I'd be skeptical of any motor that claims 50MPH because there are so many other variables that can affect speed.


----------



## meev (May 13, 2010)

*brushless motor*

sure its hammondtoy.com its there new brushless truck they just got not too long ago.


----------



## meev (May 13, 2010)

what size brushless motor would that be?


----------



## 4ThePinkRacing (Apr 30, 2010)

that truck is scary for that kind of money .. 
it is a split pack sub c's 
12 Cell look like ... 
i myself would try towerhobbies or something that site is scary to me sorry to say ...


----------



## wurthusa (Feb 13, 2005)

This should be enough to make you want to stay away from that truck.
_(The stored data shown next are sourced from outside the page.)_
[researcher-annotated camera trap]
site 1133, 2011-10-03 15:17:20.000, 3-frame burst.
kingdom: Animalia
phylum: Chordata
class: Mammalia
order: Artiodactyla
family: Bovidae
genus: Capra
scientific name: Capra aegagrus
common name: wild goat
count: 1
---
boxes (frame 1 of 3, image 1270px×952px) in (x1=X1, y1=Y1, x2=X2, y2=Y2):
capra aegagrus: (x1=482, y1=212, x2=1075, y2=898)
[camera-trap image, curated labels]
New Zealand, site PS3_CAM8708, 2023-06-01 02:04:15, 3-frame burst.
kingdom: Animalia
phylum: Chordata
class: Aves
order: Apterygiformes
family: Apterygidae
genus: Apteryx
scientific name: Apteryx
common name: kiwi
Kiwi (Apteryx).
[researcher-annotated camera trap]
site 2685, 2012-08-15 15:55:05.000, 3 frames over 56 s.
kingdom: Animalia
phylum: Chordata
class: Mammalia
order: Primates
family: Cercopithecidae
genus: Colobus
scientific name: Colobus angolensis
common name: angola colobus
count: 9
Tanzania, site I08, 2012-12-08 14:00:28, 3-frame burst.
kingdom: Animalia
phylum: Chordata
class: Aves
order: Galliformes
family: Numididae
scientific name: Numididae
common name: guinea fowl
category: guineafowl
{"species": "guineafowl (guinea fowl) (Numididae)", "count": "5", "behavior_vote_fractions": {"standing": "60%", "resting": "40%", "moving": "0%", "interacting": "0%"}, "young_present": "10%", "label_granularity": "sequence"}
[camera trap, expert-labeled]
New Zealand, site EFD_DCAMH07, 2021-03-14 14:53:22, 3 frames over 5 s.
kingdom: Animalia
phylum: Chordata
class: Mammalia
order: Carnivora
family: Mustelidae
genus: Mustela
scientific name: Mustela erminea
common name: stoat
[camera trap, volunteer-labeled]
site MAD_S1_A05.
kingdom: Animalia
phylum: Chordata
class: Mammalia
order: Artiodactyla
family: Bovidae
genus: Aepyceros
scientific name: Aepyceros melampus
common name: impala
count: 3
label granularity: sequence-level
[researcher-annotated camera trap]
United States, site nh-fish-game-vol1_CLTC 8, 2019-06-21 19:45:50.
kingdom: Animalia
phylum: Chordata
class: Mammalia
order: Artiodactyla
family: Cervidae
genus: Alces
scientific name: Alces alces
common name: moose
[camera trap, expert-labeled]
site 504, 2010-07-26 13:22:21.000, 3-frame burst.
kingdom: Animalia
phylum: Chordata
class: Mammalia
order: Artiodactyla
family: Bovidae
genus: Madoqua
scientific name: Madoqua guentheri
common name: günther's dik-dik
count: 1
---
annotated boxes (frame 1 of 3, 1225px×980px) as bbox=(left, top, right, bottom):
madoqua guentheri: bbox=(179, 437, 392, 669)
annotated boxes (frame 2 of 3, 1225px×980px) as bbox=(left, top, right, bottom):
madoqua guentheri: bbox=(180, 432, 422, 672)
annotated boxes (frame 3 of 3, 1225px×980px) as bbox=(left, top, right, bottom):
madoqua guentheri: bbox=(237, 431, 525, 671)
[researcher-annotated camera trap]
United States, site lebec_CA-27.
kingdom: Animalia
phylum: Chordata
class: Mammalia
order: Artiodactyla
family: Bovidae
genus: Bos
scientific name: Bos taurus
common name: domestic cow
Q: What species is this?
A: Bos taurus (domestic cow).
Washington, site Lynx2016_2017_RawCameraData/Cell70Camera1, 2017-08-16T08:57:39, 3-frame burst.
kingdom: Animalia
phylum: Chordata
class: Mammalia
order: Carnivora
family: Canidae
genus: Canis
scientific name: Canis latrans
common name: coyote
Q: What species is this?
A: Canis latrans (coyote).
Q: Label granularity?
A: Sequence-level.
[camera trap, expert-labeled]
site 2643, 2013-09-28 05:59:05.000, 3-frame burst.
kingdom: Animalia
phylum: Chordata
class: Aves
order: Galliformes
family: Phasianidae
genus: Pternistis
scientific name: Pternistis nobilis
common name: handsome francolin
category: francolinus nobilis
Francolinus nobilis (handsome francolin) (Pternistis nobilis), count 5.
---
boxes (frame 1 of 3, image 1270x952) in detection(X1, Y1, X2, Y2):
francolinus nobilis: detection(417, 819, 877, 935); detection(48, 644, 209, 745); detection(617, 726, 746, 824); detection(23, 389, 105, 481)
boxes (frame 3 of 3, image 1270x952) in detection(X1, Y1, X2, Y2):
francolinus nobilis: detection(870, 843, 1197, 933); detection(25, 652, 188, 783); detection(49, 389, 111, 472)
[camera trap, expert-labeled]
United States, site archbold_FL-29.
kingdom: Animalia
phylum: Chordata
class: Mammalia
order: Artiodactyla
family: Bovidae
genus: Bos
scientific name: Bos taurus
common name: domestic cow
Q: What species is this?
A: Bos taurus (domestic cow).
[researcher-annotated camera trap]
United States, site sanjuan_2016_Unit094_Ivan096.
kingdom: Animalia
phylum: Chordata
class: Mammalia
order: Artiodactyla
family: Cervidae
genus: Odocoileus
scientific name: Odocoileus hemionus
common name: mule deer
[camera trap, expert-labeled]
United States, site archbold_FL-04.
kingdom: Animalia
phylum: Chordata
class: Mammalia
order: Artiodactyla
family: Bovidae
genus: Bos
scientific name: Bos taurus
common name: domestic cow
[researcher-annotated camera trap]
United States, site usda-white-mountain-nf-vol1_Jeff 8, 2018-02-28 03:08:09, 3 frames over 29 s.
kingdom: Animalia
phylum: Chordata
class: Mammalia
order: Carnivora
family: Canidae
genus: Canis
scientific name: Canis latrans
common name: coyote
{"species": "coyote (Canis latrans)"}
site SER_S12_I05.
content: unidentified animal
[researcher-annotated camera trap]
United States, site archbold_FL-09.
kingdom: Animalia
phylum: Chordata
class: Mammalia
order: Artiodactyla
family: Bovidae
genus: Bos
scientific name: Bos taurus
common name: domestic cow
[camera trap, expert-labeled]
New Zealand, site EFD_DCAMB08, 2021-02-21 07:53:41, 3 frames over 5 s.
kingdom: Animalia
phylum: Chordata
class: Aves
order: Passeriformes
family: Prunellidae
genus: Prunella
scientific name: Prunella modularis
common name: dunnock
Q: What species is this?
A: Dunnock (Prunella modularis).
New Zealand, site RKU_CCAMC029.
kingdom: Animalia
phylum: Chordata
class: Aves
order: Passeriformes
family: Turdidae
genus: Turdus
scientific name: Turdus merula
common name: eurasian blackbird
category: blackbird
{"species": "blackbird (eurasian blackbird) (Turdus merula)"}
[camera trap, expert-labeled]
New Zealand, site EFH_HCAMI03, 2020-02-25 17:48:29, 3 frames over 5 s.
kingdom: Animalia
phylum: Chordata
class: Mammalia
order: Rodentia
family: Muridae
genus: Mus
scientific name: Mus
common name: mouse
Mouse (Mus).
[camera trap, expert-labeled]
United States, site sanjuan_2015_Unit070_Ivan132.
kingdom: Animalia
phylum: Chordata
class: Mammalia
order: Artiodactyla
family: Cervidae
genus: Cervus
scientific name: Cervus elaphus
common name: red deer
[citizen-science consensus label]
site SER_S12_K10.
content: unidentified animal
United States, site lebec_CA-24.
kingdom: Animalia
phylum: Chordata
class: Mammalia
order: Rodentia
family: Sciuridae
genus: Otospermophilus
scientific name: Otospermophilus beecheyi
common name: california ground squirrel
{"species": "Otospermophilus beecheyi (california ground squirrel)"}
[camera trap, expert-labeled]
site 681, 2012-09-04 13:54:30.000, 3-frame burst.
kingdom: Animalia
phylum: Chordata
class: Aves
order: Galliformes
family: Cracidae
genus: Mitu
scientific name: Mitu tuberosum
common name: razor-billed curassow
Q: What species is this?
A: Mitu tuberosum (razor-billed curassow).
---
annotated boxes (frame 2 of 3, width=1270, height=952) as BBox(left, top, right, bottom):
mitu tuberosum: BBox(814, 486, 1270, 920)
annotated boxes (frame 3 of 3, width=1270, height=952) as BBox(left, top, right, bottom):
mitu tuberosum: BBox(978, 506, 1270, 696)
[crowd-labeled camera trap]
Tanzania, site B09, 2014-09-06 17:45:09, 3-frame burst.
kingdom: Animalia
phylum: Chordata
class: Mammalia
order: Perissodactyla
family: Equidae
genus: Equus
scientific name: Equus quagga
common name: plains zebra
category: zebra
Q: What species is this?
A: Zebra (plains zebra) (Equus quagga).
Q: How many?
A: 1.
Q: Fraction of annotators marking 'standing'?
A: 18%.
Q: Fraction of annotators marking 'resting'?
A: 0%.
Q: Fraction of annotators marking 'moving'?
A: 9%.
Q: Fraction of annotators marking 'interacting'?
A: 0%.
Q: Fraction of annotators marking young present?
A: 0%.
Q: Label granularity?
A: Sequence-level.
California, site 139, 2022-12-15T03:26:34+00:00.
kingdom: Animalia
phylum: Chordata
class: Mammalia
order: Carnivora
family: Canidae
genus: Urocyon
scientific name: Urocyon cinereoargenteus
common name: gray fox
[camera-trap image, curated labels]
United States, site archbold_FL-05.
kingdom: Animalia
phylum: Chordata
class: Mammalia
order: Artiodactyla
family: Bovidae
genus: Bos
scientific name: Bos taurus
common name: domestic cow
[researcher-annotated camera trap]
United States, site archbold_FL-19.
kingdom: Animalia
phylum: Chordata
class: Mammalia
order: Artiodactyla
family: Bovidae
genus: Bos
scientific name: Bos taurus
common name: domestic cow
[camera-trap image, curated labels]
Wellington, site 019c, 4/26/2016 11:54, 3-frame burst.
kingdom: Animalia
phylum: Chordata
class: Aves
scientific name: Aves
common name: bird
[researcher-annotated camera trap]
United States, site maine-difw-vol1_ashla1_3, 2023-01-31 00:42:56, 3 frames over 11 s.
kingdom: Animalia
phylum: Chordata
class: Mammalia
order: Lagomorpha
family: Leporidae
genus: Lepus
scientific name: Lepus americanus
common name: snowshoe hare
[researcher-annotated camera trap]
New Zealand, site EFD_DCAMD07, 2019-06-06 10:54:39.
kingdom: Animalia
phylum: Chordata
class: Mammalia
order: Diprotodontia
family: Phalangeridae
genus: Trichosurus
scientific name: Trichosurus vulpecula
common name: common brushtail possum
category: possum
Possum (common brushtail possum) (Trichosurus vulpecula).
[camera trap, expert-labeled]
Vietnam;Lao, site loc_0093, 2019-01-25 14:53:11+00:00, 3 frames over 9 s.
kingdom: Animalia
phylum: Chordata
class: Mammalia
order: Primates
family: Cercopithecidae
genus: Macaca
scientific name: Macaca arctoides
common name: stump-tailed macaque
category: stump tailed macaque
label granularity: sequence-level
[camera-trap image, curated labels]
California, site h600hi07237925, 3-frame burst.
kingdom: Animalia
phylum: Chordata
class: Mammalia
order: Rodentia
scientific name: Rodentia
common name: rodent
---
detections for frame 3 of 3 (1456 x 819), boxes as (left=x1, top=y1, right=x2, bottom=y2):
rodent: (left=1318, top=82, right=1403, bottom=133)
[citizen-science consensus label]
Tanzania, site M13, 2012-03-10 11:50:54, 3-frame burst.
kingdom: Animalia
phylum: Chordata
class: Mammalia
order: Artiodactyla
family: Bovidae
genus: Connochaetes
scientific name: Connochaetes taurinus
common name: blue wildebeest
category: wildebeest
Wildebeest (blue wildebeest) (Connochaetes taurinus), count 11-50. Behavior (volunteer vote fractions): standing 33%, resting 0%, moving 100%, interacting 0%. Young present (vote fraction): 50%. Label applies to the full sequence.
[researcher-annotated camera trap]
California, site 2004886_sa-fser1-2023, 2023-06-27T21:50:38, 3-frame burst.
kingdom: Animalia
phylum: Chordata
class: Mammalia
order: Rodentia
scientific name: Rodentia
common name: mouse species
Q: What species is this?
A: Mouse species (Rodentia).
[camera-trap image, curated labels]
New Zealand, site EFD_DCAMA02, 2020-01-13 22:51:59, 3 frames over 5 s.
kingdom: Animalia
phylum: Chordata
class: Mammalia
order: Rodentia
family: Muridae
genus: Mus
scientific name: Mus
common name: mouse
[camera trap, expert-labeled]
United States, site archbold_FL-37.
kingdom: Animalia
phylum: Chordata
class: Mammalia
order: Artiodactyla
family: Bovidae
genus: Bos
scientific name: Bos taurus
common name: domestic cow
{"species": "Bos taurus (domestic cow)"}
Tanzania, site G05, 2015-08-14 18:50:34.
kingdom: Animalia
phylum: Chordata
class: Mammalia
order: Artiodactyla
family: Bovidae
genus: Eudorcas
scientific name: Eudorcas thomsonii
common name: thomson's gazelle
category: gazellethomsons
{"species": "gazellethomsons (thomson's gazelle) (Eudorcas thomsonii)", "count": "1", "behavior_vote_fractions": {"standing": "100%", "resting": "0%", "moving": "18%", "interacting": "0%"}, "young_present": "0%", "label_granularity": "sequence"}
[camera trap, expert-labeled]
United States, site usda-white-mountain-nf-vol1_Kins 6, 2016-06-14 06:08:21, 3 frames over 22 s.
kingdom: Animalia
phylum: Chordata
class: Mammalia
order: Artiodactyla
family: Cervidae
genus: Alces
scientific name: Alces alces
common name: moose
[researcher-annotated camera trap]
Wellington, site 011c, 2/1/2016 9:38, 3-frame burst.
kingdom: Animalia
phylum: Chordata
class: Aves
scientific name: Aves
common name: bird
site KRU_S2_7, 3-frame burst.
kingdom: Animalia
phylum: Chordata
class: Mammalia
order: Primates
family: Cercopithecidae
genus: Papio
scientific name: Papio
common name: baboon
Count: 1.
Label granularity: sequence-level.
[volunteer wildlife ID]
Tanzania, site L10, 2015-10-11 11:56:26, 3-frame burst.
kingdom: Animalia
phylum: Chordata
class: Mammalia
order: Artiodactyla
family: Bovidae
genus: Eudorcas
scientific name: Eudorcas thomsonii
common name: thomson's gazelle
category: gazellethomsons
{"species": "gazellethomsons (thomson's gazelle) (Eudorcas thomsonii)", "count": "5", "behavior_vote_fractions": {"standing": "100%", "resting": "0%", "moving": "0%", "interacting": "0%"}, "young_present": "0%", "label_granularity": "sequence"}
I copied this directly from the website. I took the liberty of pointing out all the mistakes in their description.

BRUSHLESS MOTOR 16 BALL BEARINGS ELECTRONIC SPEED CONTROL MONSTER TUCK (TRUCK?). 12V 2500MPH(MAH?) NI-MH BATTERY PACK TEAR UP ANY TERRAN(TERRAIN?) AND TACKEL(TACKLE?) ANY OBSTICAL(OBSTACLE?). APROX 50 MPH! ALL PARTS AVAILABLE. DELUXE ALUMINUM CHASIS (CHASSIS?). RACE QUALITY SUPER FAST!


----------



## meev (May 13, 2010)

cool thanks. so as far as the motor goes. i have seen some that say like 2500kv. what would be ideal for a 1/10 scale truck?


----------



## wurthusa (Feb 13, 2005)

meev said:


> cool thanks. so as far as the motor goes. i have seen some that say like 2500kv. what would be ideal for a 1/10 scale truck?


2500 would be around the same power as a 17.5

If you're wanting fast, you'll need something in the 6000-9000 range. Here's a chart from Novak that gives you an idea of what you would want.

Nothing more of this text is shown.